Certains ont pu voir dans la grande mobilisation citoyenne, l’opportunité de jouer leur partition personnelle. Benjamin NETANYAHOU est venu défiler en tête du cortège, et c’est bien, permettant à la république (ou plutôt à la foule des citoyens), de rattraper leur apathie devant le meurtre indiscriminé, femmes et enfants, de juifs, parce qu’ils étaient juifs, à Toulouse et à Bruxelles. Il en a profité pour lancer un appel au retour en Israël, et contribuer ainsi à l’importation en France du conflit israélo-palestinien, ce qui est moins bien. Il a pu donner par la même une substance aux motifs de ceux qui ne voulaient pas se joindre à la manifestation, et qui, sans lui, peut-être, n’auraient pas trouvé d’argument pour refuser la grande messe républicaine. Ils auraient vécu dans leur corps mis en mouvement, l’émotion d’une longue marche de communion d’un peuple rassemblé.

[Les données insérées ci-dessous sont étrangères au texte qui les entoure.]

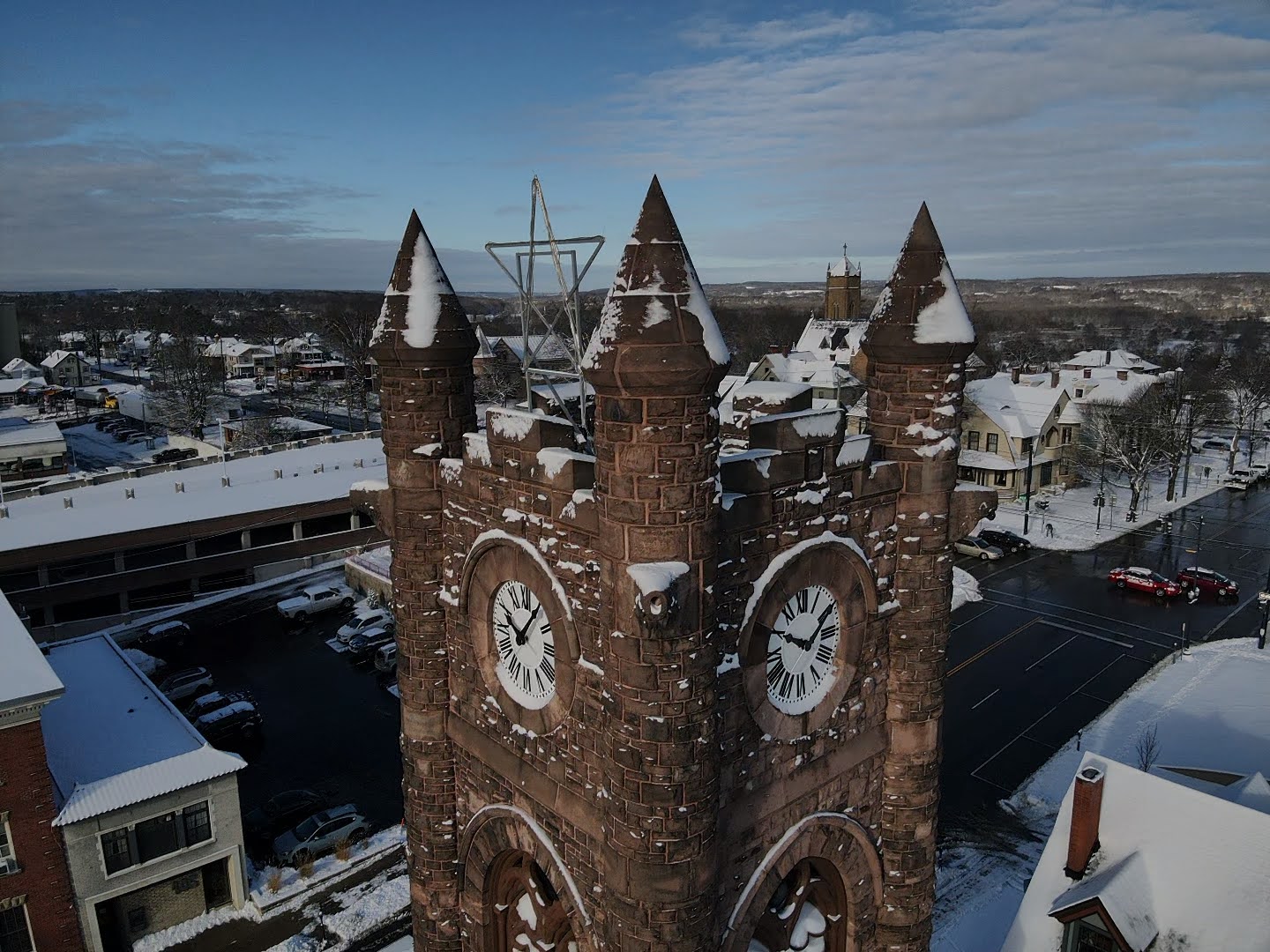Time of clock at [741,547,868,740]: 1:49
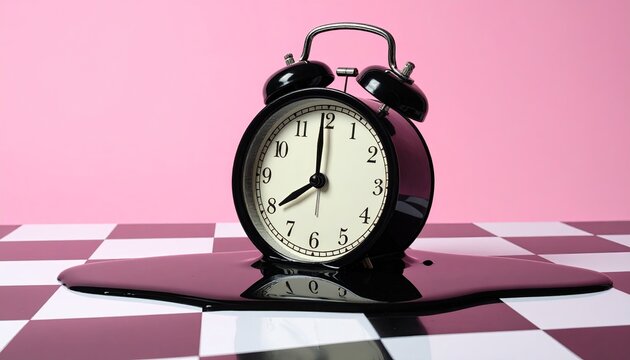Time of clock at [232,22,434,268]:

Il y a aussi ceux qui ont vu se raviver dans leur esprit des questions anciennes et lancinantes sur l’immigration, la compatibilité de l’islam et de la république, et surgir un doute sur l’adhésion partagée au socle des valeurs républicaines, dont il est montré par Patrick WEIL, qu’il s’agit d’un compromis subtil, produit par l’histoire, et mis à mal par les évolutions démographiques et sociologiques actuelles (cette dernière phrase est mon commentaire personnel)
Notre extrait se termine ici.